======== FRAGMENTO DEL TEXTO
Al referirse al Tratado de París, que cerró en 1783 la Guerra de Independencia de Estados Unidos, Pedro Pablo Abarca de Bolea, conde de Aranda, legó este atinado pronóstico: “Esta república federal nació pigmeo y ha necesitado el apoyo de España y Francia para su independencia. Llegará un día en que crezca y se torne coloso temible. Entonces olvidará los beneficios recibidos y solo pensará en su engrandecimiento”. Más de 170 años después, en 1955, Félix Gordón Ordás, presidente del Gobierno republicano en el exilio, se lamentaba en una conferencia en Burdeos (Francia) de los Pactos de Madrid entre el régimen franquista y EE UU, firmados en 1953: “A nadie le extrañará que quienes aprendimos a amar a los EE UU en las ideas de los Lincoln y los Jefferson estemos perdiendo nuestro cariño”.
Estas dos frases condensan dos características de la relación entre España y Estados Unidos, una relación marcada históricamente por la desconfianza, la fascinación y la dependencia, cuyos términos parecían fijos desde 1953 pero que ahora se adentra en terra incognita tras el brusco cambio de actitud hacia toda la UE impulsado por Donald Trump.
Por un lado, las palabras del estadista de estirpe nobiliaria ofrecen la pista de lo que sería un prolongado recelo de España hacia la potencia naciente, que le ha infligido derrotas humillantes, la principal en la guerra que acabó con el Desastre de 1898, culminación de un siglo en que EE UU le arrebató sus posesiones en Norteamérica y apoyó los movimientos de independencia de las colonias en el centro y el sur del continente. Aquella sucesión de mazazos aquilató un antiamericanismo especialmente fuerte en las capas conservadoras españolas, que veían en la patria de George Washington todo lo que no querían para la suya: una república federal sin religión oficial ni aristocracia que ofrecía una promesa de movilidad social.
================
§ INSTRUCCIONES Y REQUISITOS
Sigue escribiendo el texto sobre la relación entre España y Estados Unidos a partir de su última frase.
======== INFORMACIÓN EXTRAÍDA
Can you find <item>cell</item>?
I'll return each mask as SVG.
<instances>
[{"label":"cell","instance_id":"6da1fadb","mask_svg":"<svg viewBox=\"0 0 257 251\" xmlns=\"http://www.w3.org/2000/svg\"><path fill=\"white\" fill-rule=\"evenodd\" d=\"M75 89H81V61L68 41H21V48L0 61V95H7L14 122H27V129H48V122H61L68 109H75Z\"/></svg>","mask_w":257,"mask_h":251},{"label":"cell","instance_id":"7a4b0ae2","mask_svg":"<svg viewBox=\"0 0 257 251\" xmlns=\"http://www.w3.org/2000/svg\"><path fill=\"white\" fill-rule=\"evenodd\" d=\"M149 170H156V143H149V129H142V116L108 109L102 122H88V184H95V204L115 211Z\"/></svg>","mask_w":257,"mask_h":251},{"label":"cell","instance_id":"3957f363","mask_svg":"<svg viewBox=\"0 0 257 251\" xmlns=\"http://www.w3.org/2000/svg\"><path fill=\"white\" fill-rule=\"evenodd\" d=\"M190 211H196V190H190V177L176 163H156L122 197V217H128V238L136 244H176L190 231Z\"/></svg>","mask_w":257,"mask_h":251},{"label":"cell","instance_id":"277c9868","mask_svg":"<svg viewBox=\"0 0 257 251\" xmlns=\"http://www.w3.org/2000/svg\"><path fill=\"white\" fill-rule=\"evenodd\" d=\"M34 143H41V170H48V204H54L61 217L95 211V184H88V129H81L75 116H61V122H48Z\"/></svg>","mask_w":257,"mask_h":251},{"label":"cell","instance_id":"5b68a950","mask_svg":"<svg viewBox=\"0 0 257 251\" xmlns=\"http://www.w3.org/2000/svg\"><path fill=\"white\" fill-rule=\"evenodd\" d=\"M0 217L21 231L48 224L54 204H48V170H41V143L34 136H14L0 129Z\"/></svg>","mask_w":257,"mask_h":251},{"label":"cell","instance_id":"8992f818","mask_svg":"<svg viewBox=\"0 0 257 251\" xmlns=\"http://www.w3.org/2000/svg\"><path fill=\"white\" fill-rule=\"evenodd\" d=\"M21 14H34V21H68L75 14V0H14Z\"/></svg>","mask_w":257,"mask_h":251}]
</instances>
================
§ RESPUESTA
La frase de Gordón en Burdeos ofrece el segundo hilo del que tirar: el de la fascinación —decepcionada al menos en parte en 1953— que EE UU despertó desde su origen en los sectores democráticos españoles por los mismos motivos por los que desagradaba a los inmovilistas. Aquella afinidad se encarnó en el siglo XIX en la Sociedad Abolicionista, que en la estela estadounidense reclamaba el fin de la esclavitud en las colonias españolas y fue germen de diversas iniciativas liberales y republicanistas.
Estas dos líneas históricas se cortaron en 1953, cuando el “coloso” que auguró el estadista monárquico traicionó las esperanzas del republicano en el exilio. “Los Pactos de Madrid fueron un punto de inflexión. El antiamericanismo, hasta entonces predominantemente conservador, empezó a identificarse cada vez más con sectores progresistas, y desde entonces no ha dejado de hacerlo”, explica el profesor de Ciencias Sociales en la Universidad Carlos III Daniel Fernández, autor de El enemigo yanqui (Geneuve, 2012).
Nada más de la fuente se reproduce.